Extracted text:
— BEGIN —

Overview and History

Item based testing is a form of assessment that measures an individual’s knowledge or skill area based on his or her response to a single question or “item” or a series of item. Item based testing is the most common form of standardized assessment in elementary and secondary education settings in the United States, where it is often used primarily as criterion and norm-referenced assessment.

Item based testing originated with the work of Alfred Binet and his collaborator Theodore Simon. First issued in the early 20th century, Binet’s Intelligence Test consisted of 30 items, increasing in difficulty, that measured individuals’ mental ages against their peer group (Binet). Binet focused on finding items upon which he could test students against each other, and based his assessment results strictly on how students fared against each other. Today this is what we know of as “Norm-Referenced Assessment” (New Learning, 314).

Not long after Binet’s test took off, a similar one emerged for use in the United States Army. Robert Yerkes, then President of the American Psychological Association, created a series of Army Intelligence Tests to assure all recruits fit the intelligence criteria. Like Binet’s test, these tests - the written Army Alpha test for literate recruits and pictorial Army Beta test for illiterate ones(Gould) were norm-referenced, used to determine individuals’ “native intellectual ability” and “inborn intelligence” as compared to others. While both tests attempt to measure intelligence across the population, unlike Binet’s test, Yerkes’ test specifically uses these results as a means of quantifying individuals by their ability and therefore their candidacy. While Yerkes tests hold strong racist and eugenicist connotations not often found in today’s standardized tests, there are striking similarities in the use of tests as gateways into institutions, such as the Army or a university. Both Binet’s and Yerkes’ tests set the standard for the future of item based tests in the western world as norm-referenced assessment.

Item-Based Testing in the 20th Century

The use of standardized testing continued to rise in popularity in the decades after Binet’s and Yerkes’ tests, yet the practice lacked in efficiency due to the limitations of scoring technology. It was nearly impossible to score large quantities of tests until the 1950s, when optical scoring machines became more widely available (Weiss, 2). These machines, using Optical Character Recognition (OCR) technology, were the early relatives of the extremely popular Scantron testing technology. Scantron, who popularized the use of #2 pencils in test settings, “reads pencil marks and converts them into a computer-usable form” and revolutionized the testing industry (Macmillan Science Library, 1). Without OCR technology, efficient grading of widespread standardized tests such as the SAT and GRE would not be possible.

— END —

Recorded data:
— BEGIN —

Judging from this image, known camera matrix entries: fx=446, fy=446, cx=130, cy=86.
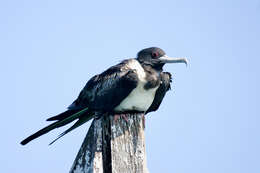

— END —

Exercise task: Carry the history of item-based testing above forward from its last sentence, in the same textbook register.

Written reply:
With this advance in technology, test development became much more regulated, as large numbers of exams could be administered, collected and analyzed quickly. As seen in the below image the process is cyclical: Tests are designed and delivered based off of the item bank; once the results are collected, the data can be analyzed to feed the item bank with statistical information based on results; changes to the item bank are made as needed, and the cycle continues each time the items are used.

The Test Development Cycle (Weiss, 2)

Even with this method in place, it was not until the 1960s and 1970s, with the advent of computers and personal computers, that item-based testing could truly be measured effectively. And not until the mid-1980s could test item banks be stored, along with their statistical data, effectively in spreadsheets and in software. However, item bank storage, organization, and analysis were not the only revolutionary uses of computers for item-based testing; today, item-based assessment continues to evolve via computer-based assessment and adaptive learning technologies (Weiss, 3-4).

Item-Based Testing Today

By the 1990s, state-mandated tests based on more rigorous content and performance standards in different subject areas had become widespread. Since the American Federation of Teachers began tracking the use of these standards-based tests in 1995, the number of states using or planning to use this form of assessment has risen by almost 50 percent, from 33 to 49 (Weiss, 2-3).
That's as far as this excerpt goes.